In the late 1830s there were also extensive protests against the Poor Law Act 1834, and the setting up of the new Poor Law Unions. These were intended to totally alter the provision of poverty relief, and reduce the costs involved to the government. From that time relief would only be provided from workhouses. The conditions in some workhouses were very harsh indeed. The old 18th century Bradford Workhouse had been set up in Barkerend. Early meetings of Poor Law Guardians in the town were extremely turbulent affairs with troops being needed to escort the new Guardians home. Ultimately a new workhouse was built at the St Luke’s Hospital site and opened in 1851.

There was fierce opposition to the Poor Law act all over northern England. In Bradford Oddfellows Hall was packed to hear Richard Oastler (promotor of child labour reform) and Feargus O’Connor denounce the act, although in the long run the new arrangements were accepted to some degree. They Oddfellows were a secretive friendly society, divided into lodges somewhat like the freemasons. I don’t know a great deal about Oddfellows Hall. The first Ordnance Survey map places it on the town end of Thornton Road, quite near the Soke Mill. John James describes the building as ‘large and substantial’ and costing nearly £3000. It was constructed in 1837. I don’t know if there was any connection with the Odd Fellows Arms, seen in the second plan.

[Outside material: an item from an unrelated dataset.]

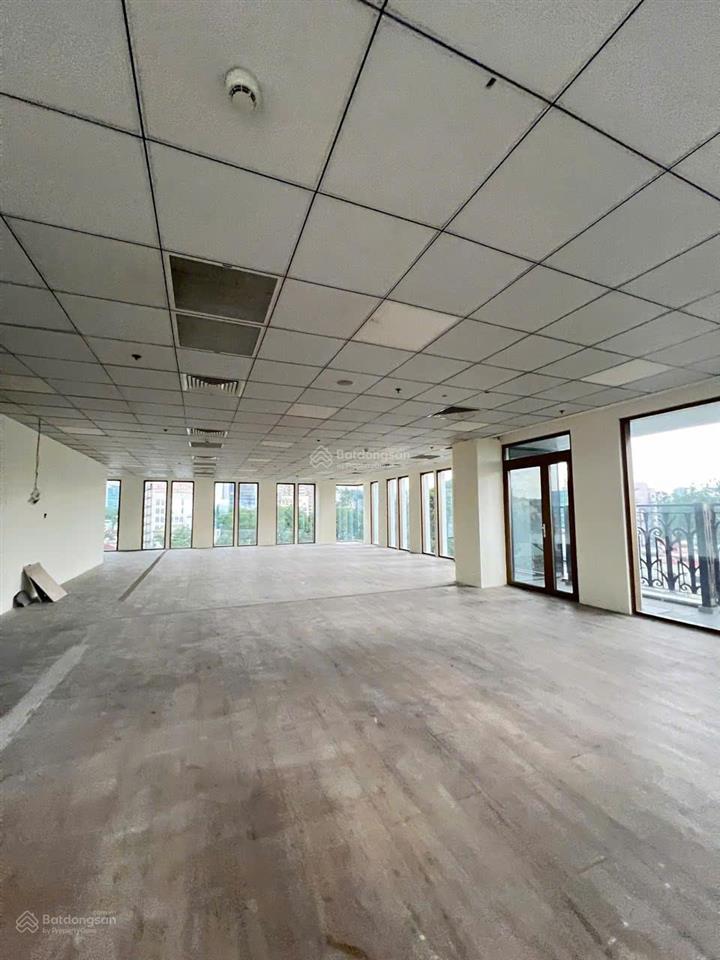 Cho thuê tòa nhà đẹp số 234 pasteur, quận 3. dt 2.900m2, 2 hầm, 10 tầng, 2 thang máy, pccc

Chartism developed in 1838. It took its name from the Peoples Charter which contained six points: equal electoral districts, universal suffrage, secret ballot, annual elections to parliament, and payment of MPs, who would not in future require a property qualification. Some ‘chartists’ advocated physical force (rather than moral force) as a means of promoting their ideals and Peter Bussey seems to have been one of those. Chartist meetings in Bradford often took place in his pub, the Roebuck Inn, although Primitive Methodist and Methodist New Connection chapels were also employed. Many local chartists were wool combers and weavers, who may well have had memories of the 1825 strike.

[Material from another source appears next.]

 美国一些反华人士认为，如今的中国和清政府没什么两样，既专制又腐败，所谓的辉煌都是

By 1839 Birmingham was the centre of Chartism. Under this name were people of a variety of political opinions, but the movement seemed to be becoming less moderate with a general strike being debated. In Bradford there were rumours of a prospective riot with attacks on mills and millowners’ houses, and as a result a troop of artillery was moved to the town in readiness. Then early in 1840 Peter Bussey suddenly disappeared, presumably because he feared arrest. One night shortly after groups of protesting Chartists moved round Bradford, and one such group seized a watchman in Green Market (top right in the map detail).

In the event the insurrection or ‘rising’, if that’s what it was, soon collapsed. There was very little violence, and several arrests were made. Next day the prisoners were examined in the Bradford Court House, and some were released. The artillery were sent back to its barracks. Nine men were eventually imprisoned for periods of a few years. Were these events an attempt by the Chartists to initiate a national uprising, or had they in some way been fomented by the authorities to identify the more hot-headed Chartist supporters? This is still uncertain.

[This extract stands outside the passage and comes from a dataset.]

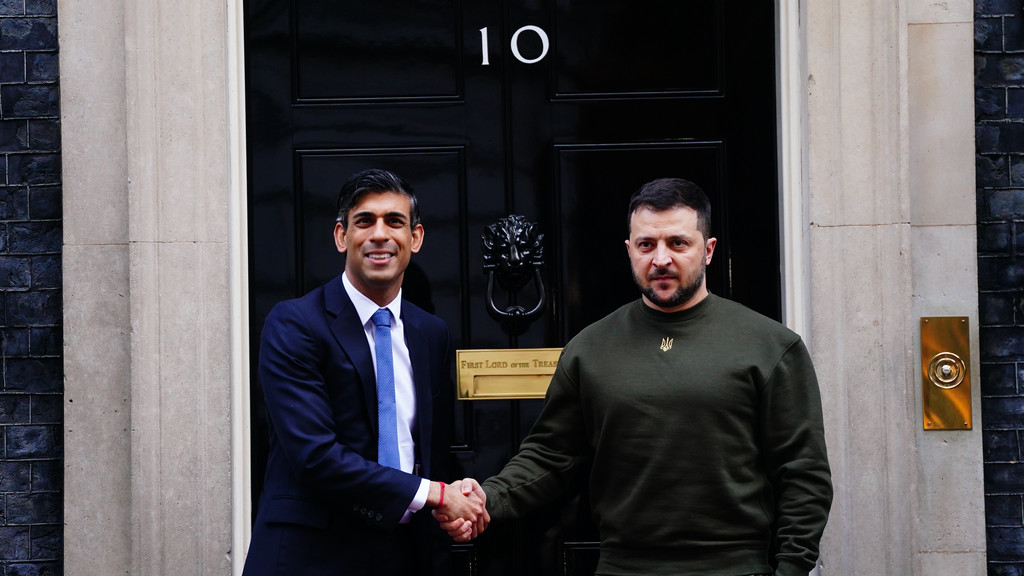 Selenskyj und Sunak vor der Downing Street 10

Feargus O’Connor died in 1847. Peter Bussey fled to America and in July 1840 the Roebuck was sold and his family joined him. He was believed to become disappointed with the US political system too, and in 1854 returned to the UK where he lived quietly. He died in 1869 and is buried in Farsley Churchyard. William Scruton described him as ‘violent and extreme’ and a conspicuous figure. But this historian has the justice to admit (writing twenty years after his death) that very few of Bussey’s aspirations had not by then found their way onto the statute book.

One comment

  1. Feargus O’Connor actually died in 1855, having led the final phase of Chartism in 1848. In that year there was a great deal of Chartist activity in Bradford which is well worthy of investigation. I wrote my final year thesis on it at Manchester University in 1973.
    Thank you for these regular emails. They are invariably interesting and frequently fascinating.